To build it, half of the landing craft, carrying the light, durable mesh that will make up the webbed dish, would land in the crater. The other half, carrying DuAxel rovers designed by JPL, would split off and land at the crater’s rim. The rovers are 4-wheeled workhorses with two axles that can separate and reconnect with each other. Half of each rover would anchor to the rim, then belay its partner down to the main lander on the crater floor. The crawler would attach to the aluminum mesh at the lander, then climb back up the crater, unfurling the web behind it, which could simply unfold, like a giant fishing net. After making its way back up the rim, each rover would anchor the dish’s radial lift wires in place.

And if that won’t work, Bandyopadhyay has a second plan. “Another idea is to not use robots, but to fire harpoons into the crater wall” from the landing craft at the bottom of the crater, he says, with the rovers helping to tension the aluminum mesh dish.

Needless to say, all three project concepts are up against some major challenges.
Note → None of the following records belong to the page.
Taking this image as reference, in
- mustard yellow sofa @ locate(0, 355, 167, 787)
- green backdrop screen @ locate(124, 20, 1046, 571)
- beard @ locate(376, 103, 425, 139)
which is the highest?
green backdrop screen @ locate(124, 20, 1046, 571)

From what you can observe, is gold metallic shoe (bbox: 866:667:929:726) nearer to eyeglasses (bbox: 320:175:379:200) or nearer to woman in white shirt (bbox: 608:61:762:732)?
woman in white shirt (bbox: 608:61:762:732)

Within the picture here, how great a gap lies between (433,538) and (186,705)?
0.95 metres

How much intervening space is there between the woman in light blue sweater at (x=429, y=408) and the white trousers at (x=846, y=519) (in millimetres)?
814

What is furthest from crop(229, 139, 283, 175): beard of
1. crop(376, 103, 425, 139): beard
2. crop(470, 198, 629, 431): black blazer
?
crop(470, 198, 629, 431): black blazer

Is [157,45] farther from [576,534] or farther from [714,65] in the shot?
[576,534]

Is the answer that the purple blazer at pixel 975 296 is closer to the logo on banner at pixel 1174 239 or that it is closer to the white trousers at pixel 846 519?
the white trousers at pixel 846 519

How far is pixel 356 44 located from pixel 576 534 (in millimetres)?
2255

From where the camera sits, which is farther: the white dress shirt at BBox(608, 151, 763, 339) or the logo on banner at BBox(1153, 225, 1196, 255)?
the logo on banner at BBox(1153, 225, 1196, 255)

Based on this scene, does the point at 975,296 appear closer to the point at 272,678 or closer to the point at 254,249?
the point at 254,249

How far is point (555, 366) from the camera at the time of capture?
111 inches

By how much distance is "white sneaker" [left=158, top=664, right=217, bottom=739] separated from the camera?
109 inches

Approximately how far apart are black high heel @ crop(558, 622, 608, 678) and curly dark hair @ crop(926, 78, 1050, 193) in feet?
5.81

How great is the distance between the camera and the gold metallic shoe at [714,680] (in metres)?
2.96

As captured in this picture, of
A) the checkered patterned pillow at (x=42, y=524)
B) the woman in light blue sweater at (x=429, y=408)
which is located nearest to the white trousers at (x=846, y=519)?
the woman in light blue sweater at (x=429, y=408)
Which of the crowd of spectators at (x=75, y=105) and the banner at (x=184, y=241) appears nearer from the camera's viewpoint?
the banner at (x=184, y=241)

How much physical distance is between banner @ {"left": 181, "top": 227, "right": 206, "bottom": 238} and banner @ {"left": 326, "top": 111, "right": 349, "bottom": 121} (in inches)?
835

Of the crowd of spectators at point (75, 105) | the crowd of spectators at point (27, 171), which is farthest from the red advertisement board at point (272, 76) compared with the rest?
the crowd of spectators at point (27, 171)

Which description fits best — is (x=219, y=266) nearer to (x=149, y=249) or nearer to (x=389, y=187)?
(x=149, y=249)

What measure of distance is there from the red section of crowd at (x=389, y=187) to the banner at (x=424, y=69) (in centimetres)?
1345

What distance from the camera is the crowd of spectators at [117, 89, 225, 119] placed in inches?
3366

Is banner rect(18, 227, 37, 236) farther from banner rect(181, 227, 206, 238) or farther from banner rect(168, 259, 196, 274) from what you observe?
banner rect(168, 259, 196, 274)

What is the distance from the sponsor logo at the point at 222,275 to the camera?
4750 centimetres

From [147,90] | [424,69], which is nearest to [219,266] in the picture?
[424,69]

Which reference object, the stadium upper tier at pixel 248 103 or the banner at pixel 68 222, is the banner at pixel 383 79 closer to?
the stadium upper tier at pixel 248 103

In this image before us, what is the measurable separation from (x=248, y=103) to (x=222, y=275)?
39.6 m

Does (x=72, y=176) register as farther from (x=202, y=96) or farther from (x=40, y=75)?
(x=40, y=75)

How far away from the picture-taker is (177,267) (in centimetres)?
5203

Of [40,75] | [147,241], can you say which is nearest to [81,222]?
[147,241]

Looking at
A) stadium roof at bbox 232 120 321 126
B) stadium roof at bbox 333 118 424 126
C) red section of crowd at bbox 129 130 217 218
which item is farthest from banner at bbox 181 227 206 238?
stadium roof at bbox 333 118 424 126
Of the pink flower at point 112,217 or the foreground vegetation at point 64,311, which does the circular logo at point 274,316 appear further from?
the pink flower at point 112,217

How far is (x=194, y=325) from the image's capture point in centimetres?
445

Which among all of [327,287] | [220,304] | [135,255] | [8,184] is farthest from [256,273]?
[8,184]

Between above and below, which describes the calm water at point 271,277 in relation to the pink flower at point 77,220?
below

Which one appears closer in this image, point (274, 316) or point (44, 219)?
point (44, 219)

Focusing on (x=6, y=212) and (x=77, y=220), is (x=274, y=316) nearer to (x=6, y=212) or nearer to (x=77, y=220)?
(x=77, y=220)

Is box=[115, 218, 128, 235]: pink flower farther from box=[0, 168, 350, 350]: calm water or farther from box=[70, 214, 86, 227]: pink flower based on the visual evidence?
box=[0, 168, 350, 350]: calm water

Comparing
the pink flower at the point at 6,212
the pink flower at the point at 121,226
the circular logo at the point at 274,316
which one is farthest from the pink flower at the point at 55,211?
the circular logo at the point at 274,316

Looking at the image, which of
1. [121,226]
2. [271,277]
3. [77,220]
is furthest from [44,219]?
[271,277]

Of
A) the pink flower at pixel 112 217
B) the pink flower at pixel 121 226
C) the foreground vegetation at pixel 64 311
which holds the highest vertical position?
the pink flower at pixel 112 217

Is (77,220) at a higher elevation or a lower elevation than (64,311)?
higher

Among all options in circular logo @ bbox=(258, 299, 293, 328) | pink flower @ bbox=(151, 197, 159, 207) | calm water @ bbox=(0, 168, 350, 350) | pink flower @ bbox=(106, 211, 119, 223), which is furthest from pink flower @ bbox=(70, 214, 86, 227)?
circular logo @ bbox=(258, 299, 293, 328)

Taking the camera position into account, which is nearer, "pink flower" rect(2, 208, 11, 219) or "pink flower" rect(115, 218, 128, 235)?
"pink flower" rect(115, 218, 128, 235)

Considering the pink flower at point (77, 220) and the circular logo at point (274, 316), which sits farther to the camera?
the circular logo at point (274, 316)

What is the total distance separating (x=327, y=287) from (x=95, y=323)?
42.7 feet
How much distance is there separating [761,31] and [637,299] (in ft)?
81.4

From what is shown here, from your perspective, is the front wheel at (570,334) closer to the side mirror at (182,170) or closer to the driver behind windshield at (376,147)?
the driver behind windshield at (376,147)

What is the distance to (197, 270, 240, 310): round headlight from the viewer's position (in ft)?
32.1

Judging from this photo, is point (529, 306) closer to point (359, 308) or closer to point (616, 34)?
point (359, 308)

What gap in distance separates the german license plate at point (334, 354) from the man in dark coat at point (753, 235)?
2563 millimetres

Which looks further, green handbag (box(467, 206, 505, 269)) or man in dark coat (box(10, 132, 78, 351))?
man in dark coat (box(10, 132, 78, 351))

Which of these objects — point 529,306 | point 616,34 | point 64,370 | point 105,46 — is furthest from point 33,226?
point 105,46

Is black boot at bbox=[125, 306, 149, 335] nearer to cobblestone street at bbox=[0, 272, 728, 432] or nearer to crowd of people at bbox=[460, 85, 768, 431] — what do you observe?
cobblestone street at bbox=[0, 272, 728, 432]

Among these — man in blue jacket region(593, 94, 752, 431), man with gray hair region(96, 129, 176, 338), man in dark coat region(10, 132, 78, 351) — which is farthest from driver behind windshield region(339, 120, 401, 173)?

The NIAC funding is just a drop in the bucket; each would cost more than $1 billion to develop, build, and become operational. (“I would like to say to anyone who has money that if you give me $5 billion, I can launch this tomorrow,” Bandyopadhyay says.) 

There’s also the problem of labor. All three projects propose using rovers, which would need to hibernate to survive the -173 Celcius temperatures of the lunar night—which lasts 14 Earth days. And it’s unclear if it would be best to use rovers that are automated, or operated by astronauts on the moon, in orbit, or on Earth. Most of all, the precise strokes of orchestrating not just a successful landing but also a flawless rover-based construction project on a vast scale are … let’s say, yet to be determined.

On an optimal schedule, FarSide could begin operations before the end of the decade; FarView in the 2030s; and the LCRT by 2040. “I would personally be very surprised to see it launch before I retire,” Bandyopadhyay says.

In the meantime, other projects may help us understand the secrets of the Cosmic Dark Ages. The new James Webb telescope, which is expected to launch this fall to study the Cosmic Dawn, may provide data that could help scientists extrapolate backwards into the Dark Ages. And researchers are working to better study the more limited neutral hydrogen frequencies that they can observe from Earth.

But until they either reach the far side or run out of time, Bandyopadhyay, Burns, and others will keep shooting for the moon. “I’m a child of optimism and science fiction,” he says. “I want—not for myself, but for my grandkids or great-grandkids—to enable space travel, matter and antimatter engines, and things like that. And we’ll be nowhere then if we don’t seek answers to fundamental questions like ‘What is the universe made of?’ right now.”